古事記にも、「スサノヲ」が高天原に来て、何も悪事を働かない証拠となる心を示すようにアマテラスが要求しますが、それを「清明」という言葉で言い表わしております。それに対して、日本書紀ではどのような言葉を使って書いているのか調べてみました。そこには
“遠自來參。不意、阿姉翻起嚴顏。于時、天照大神復問曰「若然者、將何以明爾之赤心也。」”
と出ております。
“「遠くからやってきた私は思いがけなく姉上の厳しいお顔を拝見して、大変、驚いております。」と、スアノヲは言います。それに対して、アマテラスは言います。「しからば、高天原に来ても、決して、悪事は働かにという、お前の赤心<セキシン>は何を持って証明しますか」と。”
「將何以明爾之赤心也。」です。
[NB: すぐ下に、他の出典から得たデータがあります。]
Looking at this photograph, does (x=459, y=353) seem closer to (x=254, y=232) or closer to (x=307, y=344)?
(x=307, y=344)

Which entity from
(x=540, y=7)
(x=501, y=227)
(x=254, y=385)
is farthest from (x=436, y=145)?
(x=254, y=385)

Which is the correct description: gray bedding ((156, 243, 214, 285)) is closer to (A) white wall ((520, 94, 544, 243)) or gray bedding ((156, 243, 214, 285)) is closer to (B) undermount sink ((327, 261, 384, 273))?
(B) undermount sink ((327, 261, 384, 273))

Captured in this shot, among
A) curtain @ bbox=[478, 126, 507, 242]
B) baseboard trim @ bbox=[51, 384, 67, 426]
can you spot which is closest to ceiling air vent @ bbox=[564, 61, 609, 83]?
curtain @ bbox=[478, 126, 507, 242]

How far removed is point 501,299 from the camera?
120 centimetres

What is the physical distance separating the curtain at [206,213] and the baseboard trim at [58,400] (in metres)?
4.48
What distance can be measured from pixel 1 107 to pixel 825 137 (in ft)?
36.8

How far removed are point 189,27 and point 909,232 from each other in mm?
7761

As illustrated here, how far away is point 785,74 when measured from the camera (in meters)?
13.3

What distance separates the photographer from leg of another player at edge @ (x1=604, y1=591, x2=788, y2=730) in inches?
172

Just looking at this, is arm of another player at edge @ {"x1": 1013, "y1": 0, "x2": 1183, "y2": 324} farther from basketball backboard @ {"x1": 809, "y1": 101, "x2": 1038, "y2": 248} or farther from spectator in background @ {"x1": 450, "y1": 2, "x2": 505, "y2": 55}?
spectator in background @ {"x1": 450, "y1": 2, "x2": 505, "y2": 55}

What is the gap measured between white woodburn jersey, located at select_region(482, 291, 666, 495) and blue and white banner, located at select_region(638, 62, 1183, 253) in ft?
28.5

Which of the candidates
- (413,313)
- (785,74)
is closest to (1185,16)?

ここに書かれている「赤心」とはどんな心でしょうか???・古事記の「清明」とどう違うのでしょうか。「赤心<セキシン>」とは、辞書によると
「まごころ。誠意。丹心。赤誠」
とあります。
記紀にあるこの二つの言葉を比べてみますと、この時の予期せぬ、姉「アマテラス」からの言葉やその厳しい顔つきから、スサノヲの驚きの心を推し量ってみますと、書紀の言葉「赤心」の方がより的確その場の雰囲気を言い表しているのではないかと、私は書紀に軍配を上げたいと思うのですが???どうでしょう。